Masafumi Kitakaze (National Cardiovascular Center, Suita, Osaka, Japan) and colleagues conducted two randomized trials to compare the effect of ANP or nicorandil with placebo in 1216 patients who had suffered acute MI and were undergoing reperfusion treatment.
In the ANP trial, 277 patients received intravenous ANP, at a dose of 0.025 µg/kg per min for 3 days, and 292 received the same dose of placebo. In the nicorandil trial, 276 patients were treated with 0.067 mg/kg as a bolus, followed by 1.67 µg/kg per min as a 24-hour continuous infusion, and 269 received the same dose of placebo.
Primary endpoints were infarct size, as estimated from creatine kinase levels, and LVEF, determined by angiography of the left ventricle.
The median follow-up was 2.7 and 2.5 years in the ANP and nicorandil trials, respectively,
Patients given ANP had significantly lower levels of creatine kinase than those in the placebo group (66,459.9 vs 77,878.9 IU/ml per hour), which indicated a 14.7% reduction in infarct size.
Patients in the ANP group had fewer reperfusion injuries than those in the placebo group (hazard ratio[HR]=0.74, p=0.01). Cardiac death and readmission to hospital for heart failure were also less likely in patients given ANP than in controls (HR=0.26, p=0.01).
Intravenous nicorandil did not significantly affect creatine kinase levels, LVEF, reperfusion injuries, cardiac death, or readmission to hospital for heart failure, compared with placebo.
However, oral administration of nicorandil during follow-up increased the LVEF between the chronic phase, at 2-8 weeks, and acute phase, at 6-12 months.
Kitakaze et al conclude: "Our finding that treatment with ANP in the acute phase reduced the incidence of readmission to hospital for chronic heart failure could help to reduce the physical, medical, and economic burdens on people around the world."

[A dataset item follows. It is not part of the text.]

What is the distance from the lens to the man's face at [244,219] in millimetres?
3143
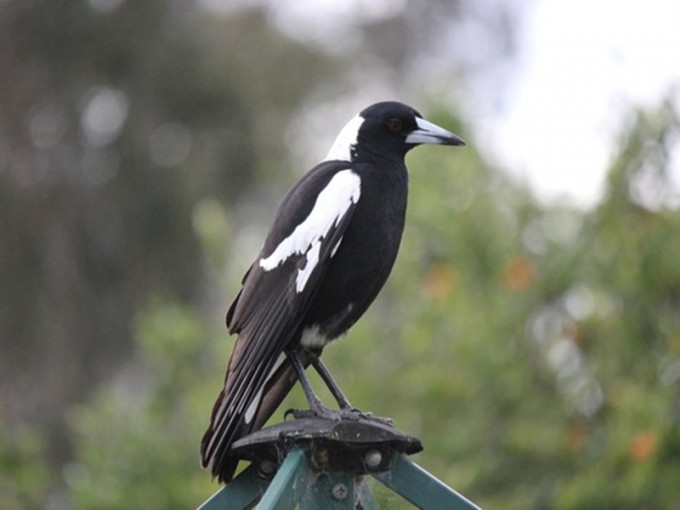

Richard Bogle and Martin Wilkins, from Imperial College London in the UK, write in an accompanying comment that as the studies were single-blind, "use of ANP as a treatment for acute MI needs further investigation in a double-blind study."
Lancet 2007; 370: 1483-1493 本人已认领该文编译,48小时后若未提交译文,请其他战友自由认领 Better outcomes for patients treated with ANP after MI
心肌梗死急性期使用心房利钠肽的患者预后更好
26October2007
2007,10,26
MedWire News: Patients given atrial natriuretic peptide (ANP) after myocardial infarction (MI) have a smaller infarct size, fewer reperfusion injuries, and improved left ventricular ejection fraction (LVEF) than MI patients who do not receive this treatment, results from two trials indicate.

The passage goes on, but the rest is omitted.